Jusqu'à la fin de 2008, le dispositif français de soutien aux biocarburants reposait sur un double mécanisme de réduction de taxe intérieure sur les produits pétroliers (TIPP) sur une quantité agréée de biocarburants, ainsi que sur une fraction de taxe générale sur les activités polluantes (TGAP) acquittée en cas de non-respect d'objectifs d'incorporation.
L'article 16 de la loi de Finances pour 2009 réduit progressivement l'avantage fiscal consenti aux biocarburants par les articles 265 et suivants du Code des douanes (TIPP), afin que les biocarburants ne bénéficient plus d'une fiscalité privilégiée à compter de 2012. Cette mesure est justifiée car le fait que le prix de revient des biocarburants n'est plus en décalage structurel par rapport aux carburants ordinaires et, ce malgré la hausse du prix des matières premières agricoles.
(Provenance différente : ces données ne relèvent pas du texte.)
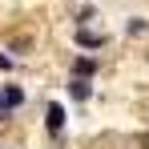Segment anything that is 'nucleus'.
Masks as SVG:
<instances>
[{
	"mask_svg": "<svg viewBox=\"0 0 149 149\" xmlns=\"http://www.w3.org/2000/svg\"><path fill=\"white\" fill-rule=\"evenodd\" d=\"M24 105V93L16 89V85H4L0 89V113H12V109H20Z\"/></svg>",
	"mask_w": 149,
	"mask_h": 149,
	"instance_id": "obj_1",
	"label": "nucleus"
},
{
	"mask_svg": "<svg viewBox=\"0 0 149 149\" xmlns=\"http://www.w3.org/2000/svg\"><path fill=\"white\" fill-rule=\"evenodd\" d=\"M77 45H81V49H105L109 36H105V32H93V28H77Z\"/></svg>",
	"mask_w": 149,
	"mask_h": 149,
	"instance_id": "obj_2",
	"label": "nucleus"
},
{
	"mask_svg": "<svg viewBox=\"0 0 149 149\" xmlns=\"http://www.w3.org/2000/svg\"><path fill=\"white\" fill-rule=\"evenodd\" d=\"M61 129H65V105H49V133L52 137H61Z\"/></svg>",
	"mask_w": 149,
	"mask_h": 149,
	"instance_id": "obj_3",
	"label": "nucleus"
},
{
	"mask_svg": "<svg viewBox=\"0 0 149 149\" xmlns=\"http://www.w3.org/2000/svg\"><path fill=\"white\" fill-rule=\"evenodd\" d=\"M69 93H73L77 101H89V97H93V85H89V77H73V81H69Z\"/></svg>",
	"mask_w": 149,
	"mask_h": 149,
	"instance_id": "obj_4",
	"label": "nucleus"
},
{
	"mask_svg": "<svg viewBox=\"0 0 149 149\" xmlns=\"http://www.w3.org/2000/svg\"><path fill=\"white\" fill-rule=\"evenodd\" d=\"M73 73L77 77H93V73H97V61H93V56H77V61H73Z\"/></svg>",
	"mask_w": 149,
	"mask_h": 149,
	"instance_id": "obj_5",
	"label": "nucleus"
},
{
	"mask_svg": "<svg viewBox=\"0 0 149 149\" xmlns=\"http://www.w3.org/2000/svg\"><path fill=\"white\" fill-rule=\"evenodd\" d=\"M129 36H137V32H145V20H129V28H125Z\"/></svg>",
	"mask_w": 149,
	"mask_h": 149,
	"instance_id": "obj_6",
	"label": "nucleus"
},
{
	"mask_svg": "<svg viewBox=\"0 0 149 149\" xmlns=\"http://www.w3.org/2000/svg\"><path fill=\"white\" fill-rule=\"evenodd\" d=\"M0 69H4V73H8V69H12V61H8V56H4V52H0Z\"/></svg>",
	"mask_w": 149,
	"mask_h": 149,
	"instance_id": "obj_7",
	"label": "nucleus"
}]
</instances>
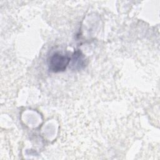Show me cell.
Returning a JSON list of instances; mask_svg holds the SVG:
<instances>
[{"label":"cell","instance_id":"6da1fadb","mask_svg":"<svg viewBox=\"0 0 160 160\" xmlns=\"http://www.w3.org/2000/svg\"><path fill=\"white\" fill-rule=\"evenodd\" d=\"M70 58L59 53L53 54L49 60V66L51 71L57 72L64 71L70 62Z\"/></svg>","mask_w":160,"mask_h":160}]
</instances>
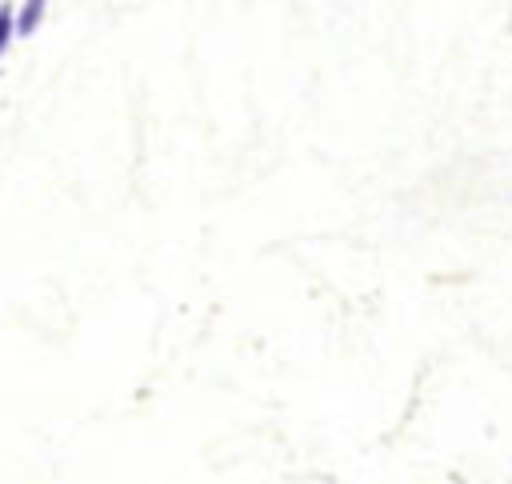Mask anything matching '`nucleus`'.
I'll use <instances>...</instances> for the list:
<instances>
[{
  "label": "nucleus",
  "instance_id": "nucleus-2",
  "mask_svg": "<svg viewBox=\"0 0 512 484\" xmlns=\"http://www.w3.org/2000/svg\"><path fill=\"white\" fill-rule=\"evenodd\" d=\"M12 40H16V8H12V0H4L0 4V56L8 52Z\"/></svg>",
  "mask_w": 512,
  "mask_h": 484
},
{
  "label": "nucleus",
  "instance_id": "nucleus-1",
  "mask_svg": "<svg viewBox=\"0 0 512 484\" xmlns=\"http://www.w3.org/2000/svg\"><path fill=\"white\" fill-rule=\"evenodd\" d=\"M44 8H48V0H24L16 8V36H32L44 20Z\"/></svg>",
  "mask_w": 512,
  "mask_h": 484
}]
</instances>
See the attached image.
La hausse du prix du pétrole permet donc aujourd'hui à ce carburant vert d'être plus compétitif.
La mesure qui prévoit une réduction progressive de l'exonération partielle de TIPP en 2009, 2010 et 2011, ne représentera en 2012 qu'une hausse de 2 centimes d'euros du litre, ce qui ne devrait pas avoir de répercussion sur le consommateur final.
En conséquence, la TGAP sur les carburants constituera à elle seule, en raison notamment d'un barème de taxation progressif, une incitation efficace à la production de biocarburants en France.
Parallèlement, l'article 17 de la loi introduit dans le Code des douanes un tarif pour le nouveau carburant E10, composé de 10% d'éthanol en incorporation directe et de 90% d'essence sans plomb, mais non encore distribué en France. A terme, l'E10 sera compatible avec la moitié du parc roulant utilisant le supercarburant, et vise à remplacer le SP 95 et le SP 98 comme carburant européen de référence.
Le tarif de taxe intérieure de consommation qui lui est associé est de 60,69 euros par hectolitre, soit le même que celui du supercarburant sans plomb.
Notons que le dispositif prévu par la loi de Finance ne vaut pas autorisation de commercialisation de l'E10 sur le territoire, puisque seul un arrêté pourra le faire après avoir reçu, de tous les constructeurs automobiles présents sur le marché français, la liste des véhicules compatibles avec ce nouveau carburant.